Wednesday, April 19, 2006

Pay Enough or Don't Pay at All

Following up on the earlier post on the fact that monetary incentives might lead to worse outcomes, a paper by Uri Gneezy and Aldo Rustichini further confirms that monetary incentives can actually reduce performance. However, they also find that larger monetary incentives do increase performance. The paper can be found here. Here is the abstract:

Economists usually assume that monetary incentives improve performance, and psychologists claim that the opposite may happen. We present and discuss a set of experiments designed to test these contrasting claims.

We found that the effect of monetary compensation on performance was not monotonic. In the treatments in which money was offered, a larger amount yielded a higher performance. However, offering money did not always produce an improvement: subjects who were offered monetary incentives performed more poorly than those who were offered no compensation. Several possible interpretations of the results are discussed.




Their results are based on two experiments. In the first experiment, students answered questions on a test which largely tested effort. All students were promised a fixed payment for participation; however, some students were paid an additional sum based on the number of questions they answered correctly. One group was given 10 cents per correct answer, another $1 per correct answer, and another $3 per correct answer. The group getting 10 cents per correct answer performed significantly worse than the group not getting any additional payment (and this group did worse then the $1 and $3 groups).

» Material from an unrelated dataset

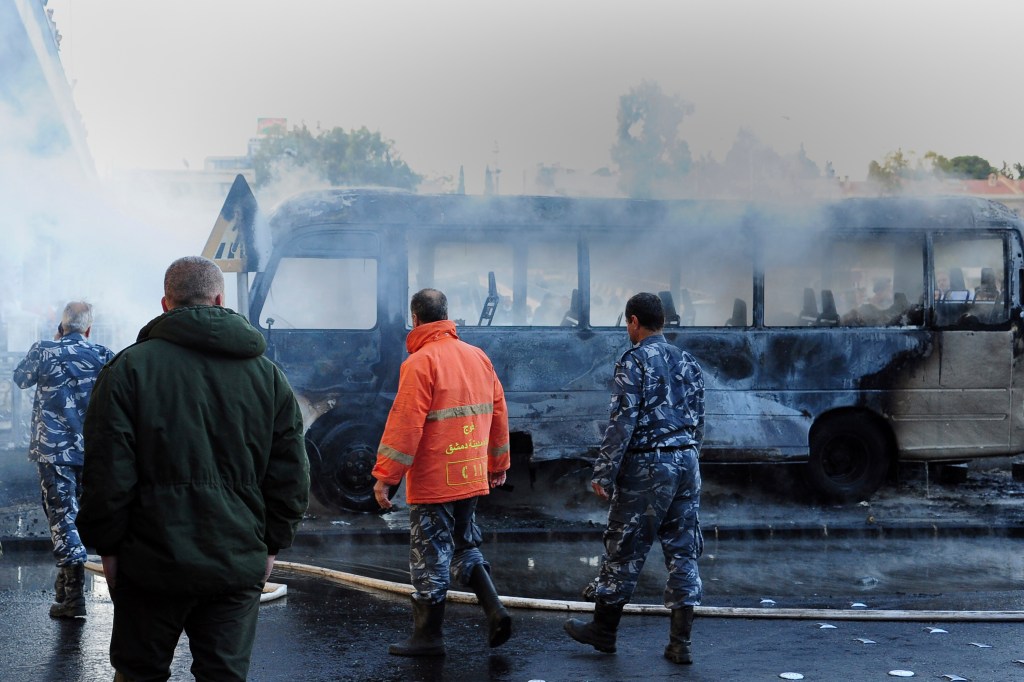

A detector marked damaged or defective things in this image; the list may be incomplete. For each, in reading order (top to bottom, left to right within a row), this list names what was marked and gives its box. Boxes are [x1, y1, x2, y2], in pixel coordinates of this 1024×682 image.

In the second experiment, the researchers introduced incentives to a public service day which occurs regularly in Israel. Apparently, certain days during the year students take to the streets to collect donations for various causes. Three groups of students were studies. In one group, no additional incentives were introduced. In another group students received 1 percent of what they raised. And in the other group they received 10 percent of what they raised. In both of the treatment groups it was made clear that the money was being paid by the researchers and was not coming out of the money that was being raised. Again, the no treatment group out performed the small incentive group, and in this experiment they equaled the high treatment group.